■ **Required work**
Rewrite every item below, changing "stack of paper" to "pile of paper" and keeping all other text the same. Omit the pictures from your output.

(Stored data entries)
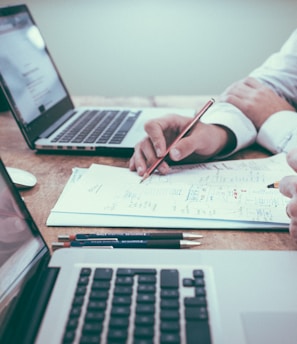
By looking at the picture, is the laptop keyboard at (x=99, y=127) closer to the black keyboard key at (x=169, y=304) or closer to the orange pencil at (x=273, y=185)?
the orange pencil at (x=273, y=185)

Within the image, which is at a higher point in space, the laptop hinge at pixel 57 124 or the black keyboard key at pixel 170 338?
the laptop hinge at pixel 57 124

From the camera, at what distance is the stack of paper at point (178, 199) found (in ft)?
1.85

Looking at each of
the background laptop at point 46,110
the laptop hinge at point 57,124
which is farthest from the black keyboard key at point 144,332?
the laptop hinge at point 57,124

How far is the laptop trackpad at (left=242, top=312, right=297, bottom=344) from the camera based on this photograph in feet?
1.23

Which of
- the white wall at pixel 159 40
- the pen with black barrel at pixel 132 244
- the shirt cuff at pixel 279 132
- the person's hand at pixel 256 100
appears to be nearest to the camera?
the pen with black barrel at pixel 132 244

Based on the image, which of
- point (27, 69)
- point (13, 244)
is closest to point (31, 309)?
point (13, 244)

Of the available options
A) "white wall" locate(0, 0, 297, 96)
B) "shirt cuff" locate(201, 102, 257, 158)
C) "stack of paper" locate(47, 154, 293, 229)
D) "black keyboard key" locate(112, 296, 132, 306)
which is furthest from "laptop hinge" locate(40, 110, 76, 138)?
"white wall" locate(0, 0, 297, 96)

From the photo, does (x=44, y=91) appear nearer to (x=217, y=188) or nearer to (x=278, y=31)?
(x=217, y=188)

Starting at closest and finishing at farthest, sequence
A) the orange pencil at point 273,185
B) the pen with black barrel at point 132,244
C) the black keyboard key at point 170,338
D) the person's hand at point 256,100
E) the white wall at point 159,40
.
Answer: the black keyboard key at point 170,338 < the pen with black barrel at point 132,244 < the orange pencil at point 273,185 < the person's hand at point 256,100 < the white wall at point 159,40

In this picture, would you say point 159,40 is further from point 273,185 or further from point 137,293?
point 137,293

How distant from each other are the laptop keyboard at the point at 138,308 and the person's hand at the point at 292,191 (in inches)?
5.9

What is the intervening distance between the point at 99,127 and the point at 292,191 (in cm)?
49

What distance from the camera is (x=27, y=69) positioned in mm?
917

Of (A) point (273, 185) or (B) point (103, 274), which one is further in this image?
(A) point (273, 185)
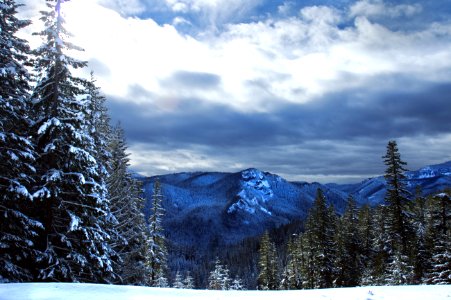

■ **Solution to this problem**
By looking at the picture, is the laptop keyboard at (x=99, y=127) closer to the black keyboard key at (x=169, y=304) or closer to the orange pencil at (x=273, y=185)?
the orange pencil at (x=273, y=185)

Within the image, which is at a higher point in space, the laptop hinge at pixel 57 124 or the black keyboard key at pixel 170 338?
the laptop hinge at pixel 57 124

From the camera, at what distance is the pile of paper at point (178, 199) found (in ft)?
1.85

Looking at each of
the background laptop at point 46,110
the laptop hinge at point 57,124
which is farthest from the black keyboard key at point 144,332?
the laptop hinge at point 57,124

How far is the laptop trackpad at (left=242, top=312, right=297, bottom=344) from the camera based on this photograph in feet?
1.23

Which of
- the white wall at pixel 159 40
- the pen with black barrel at pixel 132 244
- the shirt cuff at pixel 279 132
- the person's hand at pixel 256 100
appears to be nearest to the camera?
the pen with black barrel at pixel 132 244

Based on the image, which of
- point (27, 69)
- point (13, 244)
is closest to point (31, 309)?
point (13, 244)

Of the available options
A) "white wall" locate(0, 0, 297, 96)
B) "shirt cuff" locate(201, 102, 257, 158)
C) "pile of paper" locate(47, 154, 293, 229)
D) "black keyboard key" locate(112, 296, 132, 306)
which is furthest from "laptop hinge" locate(40, 110, 76, 138)?
"white wall" locate(0, 0, 297, 96)

From the photo, does (x=44, y=91) appear nearer to (x=217, y=188) or nearer to (x=278, y=31)?
(x=217, y=188)

Starting at closest and finishing at farthest, sequence
A) the orange pencil at point 273,185
B) the pen with black barrel at point 132,244
C) the black keyboard key at point 170,338
D) the person's hand at point 256,100
E) the white wall at point 159,40
.
Answer: the black keyboard key at point 170,338 < the pen with black barrel at point 132,244 < the orange pencil at point 273,185 < the person's hand at point 256,100 < the white wall at point 159,40

In this picture, would you say point 159,40 is further from point 273,185 or further from point 137,293?
point 137,293

How distant from each other are the laptop keyboard at the point at 138,308 and the person's hand at the point at 292,191 (in inches)?
5.9

What is the intervening distance between the point at 99,127 and the point at 292,191 (in cm)?
49

What distance from the camera is (x=27, y=69) positioned in mm?
917

Of (A) point (273, 185) or (B) point (103, 274), which one is further in this image?
(A) point (273, 185)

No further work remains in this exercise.